Lembro-me de, ainda na escola primária (o ensino hoje dito básico) ter tido três problemas de aritmética errados numa das provas periódicas. Uma vergonha, agravada pelo facto de o meu encarregado de educação, na hora de assinar a prova, ter escrito “Vi e fiquei mal impressionado…”.
Até que, surpresa, surpresa! cheguei ao 3º ano do liceu (hoje 7º unificado) e comecei a “aviar” números negativos, equações e sistemas (acho que estes só entraram em cena no ano seguinte, mas não faz mal, nesse ano o “aviamento” continuou) como quem bebe copos de água. E os testes reflectiam essa realidade: Muito Bom, Muito bom, Muito Bom; notas de 16 e 18 no fim de cada período. Os exercícios dos CADERNOS do Palma Fernandes (ao que consta hoje, um perigoso retrógrado das matemáticas…) despachados com uma perna às costas…
Se o paraíso existia, o meu estava certamente naquela sala de aulas das “cavalariças” da ala velha do Liceu Rainha Santa: corriam-me bem as chamadas de Química (cuja professora era particularmente antipática e se me dirigia nos seguintes termos: “Nós, número 30, prepare-se para a chamada” sendo que “nós” era eu e o “nº 30” a maneira pouco elegante que ela tinha de não me tratar pelo nome próprio, que aliás deveria desconhecer); em Geografia aprendi o que ainda hoje sei de ventos, correntes, marés, latitudes e longitudes, nuvens, e sei lá que mais, e por via disso consegui perceber melhor as rotas dos Descobrimentos e a “descoberta” do Brasil.
Vivi uns meses em estado de graça, quando não de embriaguez.
Pois é, o pior foi a ressaca…
Com tanta novidade boa para aprender, descurei por completo as Ciências Naturais, que naquele ano versavam sobre Zoologia – peixes, batráquios, répteis, aves e mamíferos, ou seja, uma seca. Não me lembro de ter estudado o que quer que fosse e em Janeiro o ponto correu mal, tão mal que antecipei o veredicto que surgiu uma semana depois com uma simples palavrinha: Medíocre. Assim, em vermelho cor de carne viva, sem apelo, só agravo, um estalo na cara a pôr-me em sentido e a fazer-me descer das nuvens estratosféricas em que andara a pairar com tanto Muito Bom a Matemática e Bom não sei que mais a Físico-Químicas, uma passagem directa da corrente quente do Golfo para a corrente fria do Labrador…
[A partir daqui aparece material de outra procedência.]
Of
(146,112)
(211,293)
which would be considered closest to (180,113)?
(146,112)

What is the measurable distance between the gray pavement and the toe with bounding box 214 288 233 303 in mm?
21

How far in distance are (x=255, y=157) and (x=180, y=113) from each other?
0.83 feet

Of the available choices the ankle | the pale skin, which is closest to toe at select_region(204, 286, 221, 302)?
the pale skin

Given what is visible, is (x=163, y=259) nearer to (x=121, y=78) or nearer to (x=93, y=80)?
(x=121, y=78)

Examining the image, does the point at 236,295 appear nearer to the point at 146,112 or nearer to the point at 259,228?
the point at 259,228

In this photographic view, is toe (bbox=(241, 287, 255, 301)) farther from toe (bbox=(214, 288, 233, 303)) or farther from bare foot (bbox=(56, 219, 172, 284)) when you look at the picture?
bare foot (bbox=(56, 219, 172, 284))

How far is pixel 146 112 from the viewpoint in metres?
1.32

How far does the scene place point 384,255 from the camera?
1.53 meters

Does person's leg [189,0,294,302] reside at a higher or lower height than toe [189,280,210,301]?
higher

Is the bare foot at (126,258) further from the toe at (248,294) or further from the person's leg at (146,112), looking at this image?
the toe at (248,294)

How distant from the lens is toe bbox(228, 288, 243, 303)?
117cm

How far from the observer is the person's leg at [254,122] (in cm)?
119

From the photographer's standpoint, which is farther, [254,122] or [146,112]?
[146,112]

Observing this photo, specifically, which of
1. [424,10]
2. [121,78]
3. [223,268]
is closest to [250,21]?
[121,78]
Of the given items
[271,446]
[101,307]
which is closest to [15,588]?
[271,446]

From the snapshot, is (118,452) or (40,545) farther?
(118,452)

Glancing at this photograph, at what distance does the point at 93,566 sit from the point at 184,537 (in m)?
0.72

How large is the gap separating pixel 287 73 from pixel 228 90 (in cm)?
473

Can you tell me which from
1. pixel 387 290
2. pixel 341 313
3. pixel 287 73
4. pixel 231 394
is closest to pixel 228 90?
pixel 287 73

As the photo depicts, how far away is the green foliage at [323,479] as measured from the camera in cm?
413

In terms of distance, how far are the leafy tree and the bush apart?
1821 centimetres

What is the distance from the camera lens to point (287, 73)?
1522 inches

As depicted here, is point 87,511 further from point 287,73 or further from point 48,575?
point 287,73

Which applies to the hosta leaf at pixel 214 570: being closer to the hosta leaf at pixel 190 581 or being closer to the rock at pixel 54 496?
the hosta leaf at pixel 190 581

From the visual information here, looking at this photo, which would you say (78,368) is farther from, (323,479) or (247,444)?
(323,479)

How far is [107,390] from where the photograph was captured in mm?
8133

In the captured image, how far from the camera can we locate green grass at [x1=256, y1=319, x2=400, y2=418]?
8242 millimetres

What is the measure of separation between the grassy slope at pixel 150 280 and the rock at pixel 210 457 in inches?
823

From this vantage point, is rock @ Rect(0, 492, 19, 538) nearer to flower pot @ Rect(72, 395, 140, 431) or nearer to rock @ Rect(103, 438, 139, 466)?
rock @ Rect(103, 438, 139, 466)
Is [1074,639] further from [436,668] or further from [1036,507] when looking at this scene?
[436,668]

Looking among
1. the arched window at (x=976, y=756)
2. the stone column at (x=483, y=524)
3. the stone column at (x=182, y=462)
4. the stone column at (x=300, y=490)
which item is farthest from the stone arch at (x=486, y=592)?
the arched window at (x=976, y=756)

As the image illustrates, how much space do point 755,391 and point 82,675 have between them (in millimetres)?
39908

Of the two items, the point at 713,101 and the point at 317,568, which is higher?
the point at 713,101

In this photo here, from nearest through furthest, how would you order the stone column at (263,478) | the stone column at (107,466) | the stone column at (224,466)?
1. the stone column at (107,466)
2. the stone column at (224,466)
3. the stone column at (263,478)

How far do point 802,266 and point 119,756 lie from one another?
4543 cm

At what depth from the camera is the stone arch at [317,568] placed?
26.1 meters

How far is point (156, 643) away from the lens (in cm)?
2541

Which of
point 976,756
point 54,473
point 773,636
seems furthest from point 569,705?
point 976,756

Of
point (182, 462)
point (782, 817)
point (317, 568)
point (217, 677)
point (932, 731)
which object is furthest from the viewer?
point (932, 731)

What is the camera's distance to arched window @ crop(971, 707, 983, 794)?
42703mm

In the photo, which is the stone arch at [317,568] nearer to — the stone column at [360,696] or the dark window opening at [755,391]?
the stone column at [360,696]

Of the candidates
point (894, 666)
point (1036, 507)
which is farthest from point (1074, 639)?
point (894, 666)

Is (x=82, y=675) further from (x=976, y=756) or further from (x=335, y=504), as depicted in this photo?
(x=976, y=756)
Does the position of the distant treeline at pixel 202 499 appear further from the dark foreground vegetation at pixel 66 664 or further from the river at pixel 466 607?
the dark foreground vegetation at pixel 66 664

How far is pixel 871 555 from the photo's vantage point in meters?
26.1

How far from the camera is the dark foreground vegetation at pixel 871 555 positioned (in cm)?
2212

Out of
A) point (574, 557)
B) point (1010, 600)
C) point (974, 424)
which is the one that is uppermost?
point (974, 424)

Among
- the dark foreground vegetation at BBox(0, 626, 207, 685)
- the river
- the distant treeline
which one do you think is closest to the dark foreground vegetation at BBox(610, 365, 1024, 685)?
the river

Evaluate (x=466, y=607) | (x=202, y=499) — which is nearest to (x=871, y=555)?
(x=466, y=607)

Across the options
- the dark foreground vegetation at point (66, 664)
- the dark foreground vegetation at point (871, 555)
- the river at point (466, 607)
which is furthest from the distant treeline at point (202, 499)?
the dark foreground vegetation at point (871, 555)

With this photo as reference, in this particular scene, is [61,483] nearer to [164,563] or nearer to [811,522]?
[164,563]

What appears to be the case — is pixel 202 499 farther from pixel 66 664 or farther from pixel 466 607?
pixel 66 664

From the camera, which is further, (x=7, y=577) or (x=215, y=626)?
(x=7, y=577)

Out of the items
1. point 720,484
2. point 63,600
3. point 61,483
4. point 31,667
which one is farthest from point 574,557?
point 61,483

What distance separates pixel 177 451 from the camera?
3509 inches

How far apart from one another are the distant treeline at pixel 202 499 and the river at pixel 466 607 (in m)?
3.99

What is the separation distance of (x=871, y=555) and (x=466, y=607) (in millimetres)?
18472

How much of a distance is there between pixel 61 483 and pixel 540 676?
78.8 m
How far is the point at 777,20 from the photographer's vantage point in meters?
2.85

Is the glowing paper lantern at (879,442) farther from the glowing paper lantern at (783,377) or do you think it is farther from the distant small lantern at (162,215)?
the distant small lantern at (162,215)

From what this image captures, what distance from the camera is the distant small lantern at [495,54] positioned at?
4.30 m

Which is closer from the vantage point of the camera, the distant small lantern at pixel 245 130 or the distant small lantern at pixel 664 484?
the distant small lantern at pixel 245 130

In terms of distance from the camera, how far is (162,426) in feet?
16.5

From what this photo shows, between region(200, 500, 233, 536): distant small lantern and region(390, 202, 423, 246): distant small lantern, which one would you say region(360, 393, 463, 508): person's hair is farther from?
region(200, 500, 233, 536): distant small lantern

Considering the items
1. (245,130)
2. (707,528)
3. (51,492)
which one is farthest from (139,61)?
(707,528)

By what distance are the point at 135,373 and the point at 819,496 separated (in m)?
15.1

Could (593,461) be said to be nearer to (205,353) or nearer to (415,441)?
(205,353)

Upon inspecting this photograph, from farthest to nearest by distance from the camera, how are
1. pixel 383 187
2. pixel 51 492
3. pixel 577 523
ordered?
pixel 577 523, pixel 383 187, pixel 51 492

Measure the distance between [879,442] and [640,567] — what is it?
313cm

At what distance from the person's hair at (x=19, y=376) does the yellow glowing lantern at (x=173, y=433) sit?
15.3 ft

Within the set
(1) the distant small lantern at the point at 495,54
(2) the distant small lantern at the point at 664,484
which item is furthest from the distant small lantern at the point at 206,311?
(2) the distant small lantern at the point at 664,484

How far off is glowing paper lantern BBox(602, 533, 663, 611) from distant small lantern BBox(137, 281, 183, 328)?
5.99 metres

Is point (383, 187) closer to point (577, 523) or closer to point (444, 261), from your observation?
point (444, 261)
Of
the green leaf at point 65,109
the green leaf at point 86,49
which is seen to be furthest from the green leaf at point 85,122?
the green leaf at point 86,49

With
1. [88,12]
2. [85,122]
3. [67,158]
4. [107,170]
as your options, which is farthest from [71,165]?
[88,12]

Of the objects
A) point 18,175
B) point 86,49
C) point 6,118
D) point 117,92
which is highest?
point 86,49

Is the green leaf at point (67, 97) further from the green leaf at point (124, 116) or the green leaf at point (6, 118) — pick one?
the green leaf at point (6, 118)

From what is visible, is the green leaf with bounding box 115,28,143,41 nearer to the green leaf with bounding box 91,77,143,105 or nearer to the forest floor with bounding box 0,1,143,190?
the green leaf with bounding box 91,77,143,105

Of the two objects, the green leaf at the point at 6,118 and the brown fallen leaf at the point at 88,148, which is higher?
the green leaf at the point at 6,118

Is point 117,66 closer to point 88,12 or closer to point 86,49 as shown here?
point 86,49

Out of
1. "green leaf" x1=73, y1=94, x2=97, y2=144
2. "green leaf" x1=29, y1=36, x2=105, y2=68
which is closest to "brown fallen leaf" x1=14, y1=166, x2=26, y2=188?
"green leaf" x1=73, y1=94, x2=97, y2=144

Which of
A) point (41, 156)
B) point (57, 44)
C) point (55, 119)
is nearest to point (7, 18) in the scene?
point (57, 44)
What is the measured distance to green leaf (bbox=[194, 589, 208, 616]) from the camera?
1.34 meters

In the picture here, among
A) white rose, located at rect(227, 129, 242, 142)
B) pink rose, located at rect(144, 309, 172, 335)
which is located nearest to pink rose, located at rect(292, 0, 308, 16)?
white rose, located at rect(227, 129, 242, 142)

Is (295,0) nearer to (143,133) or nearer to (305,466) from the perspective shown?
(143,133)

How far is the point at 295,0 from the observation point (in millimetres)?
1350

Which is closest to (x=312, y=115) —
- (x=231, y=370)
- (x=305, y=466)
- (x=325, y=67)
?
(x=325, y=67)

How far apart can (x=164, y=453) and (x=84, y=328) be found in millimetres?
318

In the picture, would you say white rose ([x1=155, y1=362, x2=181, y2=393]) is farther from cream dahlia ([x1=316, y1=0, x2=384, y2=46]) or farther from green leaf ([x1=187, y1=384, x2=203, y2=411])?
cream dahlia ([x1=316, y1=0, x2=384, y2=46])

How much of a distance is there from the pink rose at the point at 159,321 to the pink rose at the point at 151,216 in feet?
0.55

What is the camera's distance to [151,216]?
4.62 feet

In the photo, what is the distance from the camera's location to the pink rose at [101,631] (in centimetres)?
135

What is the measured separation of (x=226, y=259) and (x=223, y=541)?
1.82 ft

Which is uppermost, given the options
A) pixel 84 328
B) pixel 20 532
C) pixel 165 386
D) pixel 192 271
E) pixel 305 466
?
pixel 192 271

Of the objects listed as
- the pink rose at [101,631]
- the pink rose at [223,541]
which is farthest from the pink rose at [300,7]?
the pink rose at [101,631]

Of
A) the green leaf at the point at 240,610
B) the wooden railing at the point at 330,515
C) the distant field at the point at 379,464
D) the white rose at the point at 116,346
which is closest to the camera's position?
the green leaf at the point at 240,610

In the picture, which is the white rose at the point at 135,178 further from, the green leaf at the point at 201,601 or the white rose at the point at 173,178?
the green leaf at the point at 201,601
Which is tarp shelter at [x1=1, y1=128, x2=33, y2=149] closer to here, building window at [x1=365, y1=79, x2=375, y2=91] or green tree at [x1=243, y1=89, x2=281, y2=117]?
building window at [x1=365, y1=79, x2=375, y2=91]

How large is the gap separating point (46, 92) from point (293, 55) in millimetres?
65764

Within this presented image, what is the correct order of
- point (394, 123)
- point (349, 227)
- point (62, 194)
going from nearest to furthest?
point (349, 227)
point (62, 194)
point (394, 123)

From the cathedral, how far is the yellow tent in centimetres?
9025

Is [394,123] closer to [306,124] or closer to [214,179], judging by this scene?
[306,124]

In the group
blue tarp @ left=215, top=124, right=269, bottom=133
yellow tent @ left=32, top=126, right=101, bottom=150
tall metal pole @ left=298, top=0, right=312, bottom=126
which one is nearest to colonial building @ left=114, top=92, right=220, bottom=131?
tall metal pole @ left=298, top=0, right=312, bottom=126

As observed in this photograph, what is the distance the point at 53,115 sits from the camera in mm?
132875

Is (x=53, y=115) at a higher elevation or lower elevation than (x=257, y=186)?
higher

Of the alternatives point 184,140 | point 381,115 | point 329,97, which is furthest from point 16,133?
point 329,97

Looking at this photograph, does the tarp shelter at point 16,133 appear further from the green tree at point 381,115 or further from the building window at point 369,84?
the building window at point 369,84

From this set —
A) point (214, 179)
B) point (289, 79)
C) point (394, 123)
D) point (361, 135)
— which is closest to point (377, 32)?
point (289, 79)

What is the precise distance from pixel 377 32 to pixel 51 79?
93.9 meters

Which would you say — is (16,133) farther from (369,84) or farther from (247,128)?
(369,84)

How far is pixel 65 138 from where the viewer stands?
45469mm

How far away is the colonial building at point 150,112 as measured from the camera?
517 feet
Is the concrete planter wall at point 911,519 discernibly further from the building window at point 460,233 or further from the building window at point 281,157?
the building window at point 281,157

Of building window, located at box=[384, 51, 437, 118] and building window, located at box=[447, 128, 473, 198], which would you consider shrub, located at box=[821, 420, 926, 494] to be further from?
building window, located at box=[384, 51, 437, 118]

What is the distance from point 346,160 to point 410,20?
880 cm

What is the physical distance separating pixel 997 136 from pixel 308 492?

A sorte que tive foi que se viviam tempos conturbados lá por casa – por via do PREC político e doutros PRECs caseiros, o certo é que ao feroz encarregado da minha educação se lhe olvidou perguntar-me o resultado daquele particular ponto. Diga-se em abono da verdade que eu, apesar da tenra idade, sabia-a toda, pelo que me armei em santinha, com o mais baixo perfil que se possa imaginar, fazendo um ar de imensa modéstia de cada vez que recebia um Bom, ou Bom Mais ou c/ distinção ou mesmo Muito Bom nas Matemáticas, Químicas ou Geografias. Os Bom menos a Português e os Bons a História, Francês e Inglês compunham o ramalhete. E o Desenho nunca contou para nada.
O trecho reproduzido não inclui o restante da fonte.